=== Travail à faire ===
**1)** Répondez aux questions suivantes à partir de la critique de « Ne tombe jamais ».
(a) Quel âge a Arn quand les Khmers débarquent dans sa vie ?
(b) À partir de quel âge l'éditeur conseille-t-il ce livre ?
(c) Chez quel éditeur et dans quelle collection le livre est-il paru ?
**2)** Recopiez fidèlement le passage de la critique de « Ne tombe jamais » situé entre « Survivre. Survivre à » et « puis la délivrance. », ces deux bornes comprises.

=== Texte présenté ===
::::::::::

Un livre dans ma valise Asie,Lecteur ado « Ne tombe jamais » : être un enfant au Cambodge en 1975

« Ne tombe jamais » : être un enfant au Cambodge en 1975


Ne tombe jamais - Battambang - Cambodge

Survivre. Survivre à tout. Tel est le fil conducteur de ce témoignage poignant d’un jeune Cambodgien rescapé de la barbarie des Khmers rouges. Il faut un coeur solide pour découvrir, page après page, l’horreur puis la délivrance.

Ne tombe pas - CambodgeJe vous le dis tout de suite, « Ne tombe jamais » de Patricia Mc Cormick (Gallimard – Scripto) va vous retourner. En le débutant je n’étais pas certaine de pouvoir me confronter au quotidien de Arn, enfant de 11 ans quand les Khmers débarquent dans sa vie. Conseillé à partir de 15 ans par l’éditeur, il me semble qu’une première approche historique préalable est nécessaire avant d’entamer la lecture.

Pour un voyage au Cambodge avec un ado, je me verrais plutôt lui expliquer le conflit en évoquant le témoignage de Arn, plutôt qu’en lui proposant sa lecture directement.

::::::::::

=== Données affichées ===
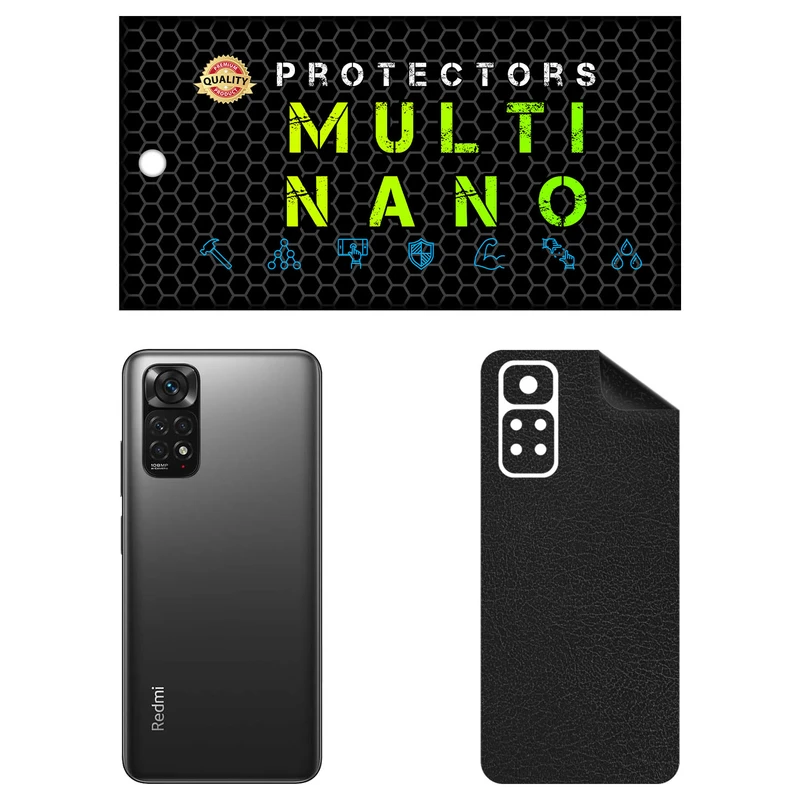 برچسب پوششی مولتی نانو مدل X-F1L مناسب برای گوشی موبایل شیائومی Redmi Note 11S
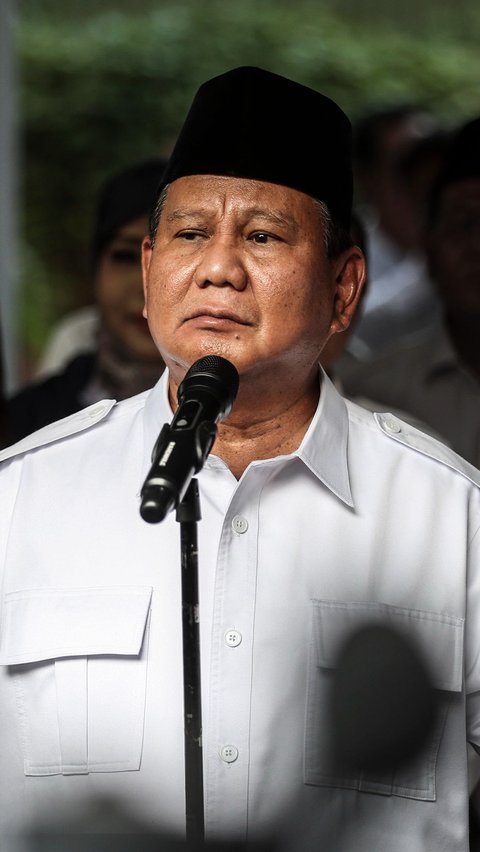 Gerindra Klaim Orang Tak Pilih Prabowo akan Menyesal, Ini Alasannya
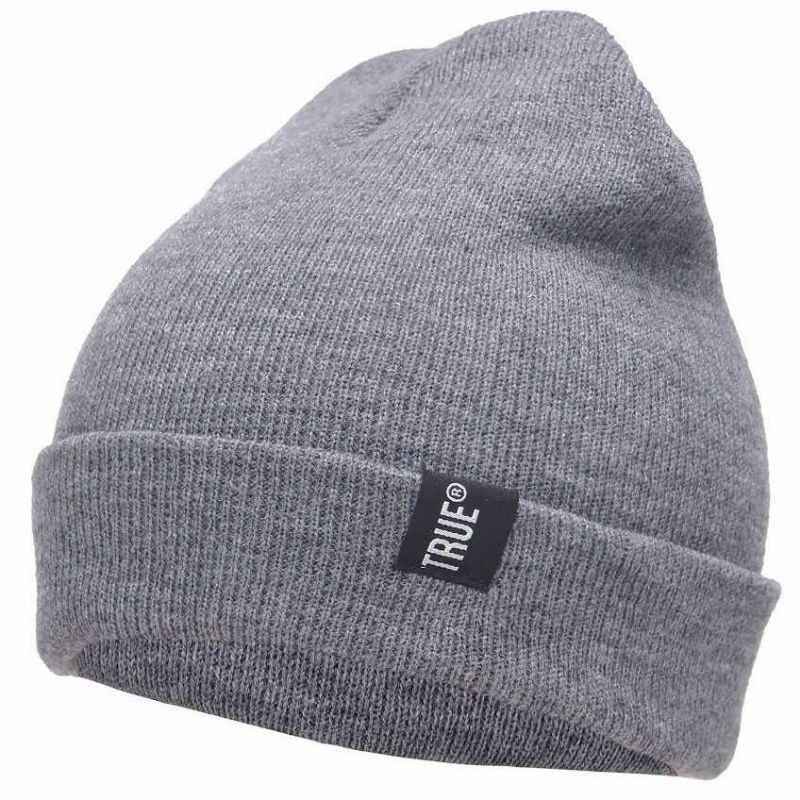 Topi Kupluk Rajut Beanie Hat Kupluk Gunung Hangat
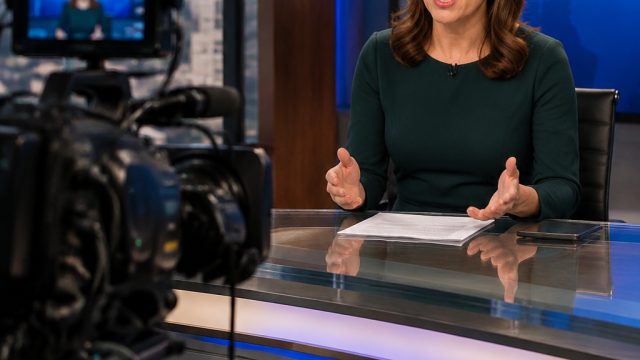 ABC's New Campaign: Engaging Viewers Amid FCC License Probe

::::::::::

=== Réponses attendues ===
**1)**
(a) Il a 11 ans.
(b) Il le conseille à partir de 15 ans.
(c) Il est paru chez Gallimard, dans la collection Scripto.

**2)**
Survivre. Survivre à tout. Tel est le fil conducteur de ce témoignage poignant d’un jeune Cambodgien rescapé de la barbarie des Khmers rouges. Il faut un coeur solide pour découvrir, page après page, l’horreur puis la délivrance.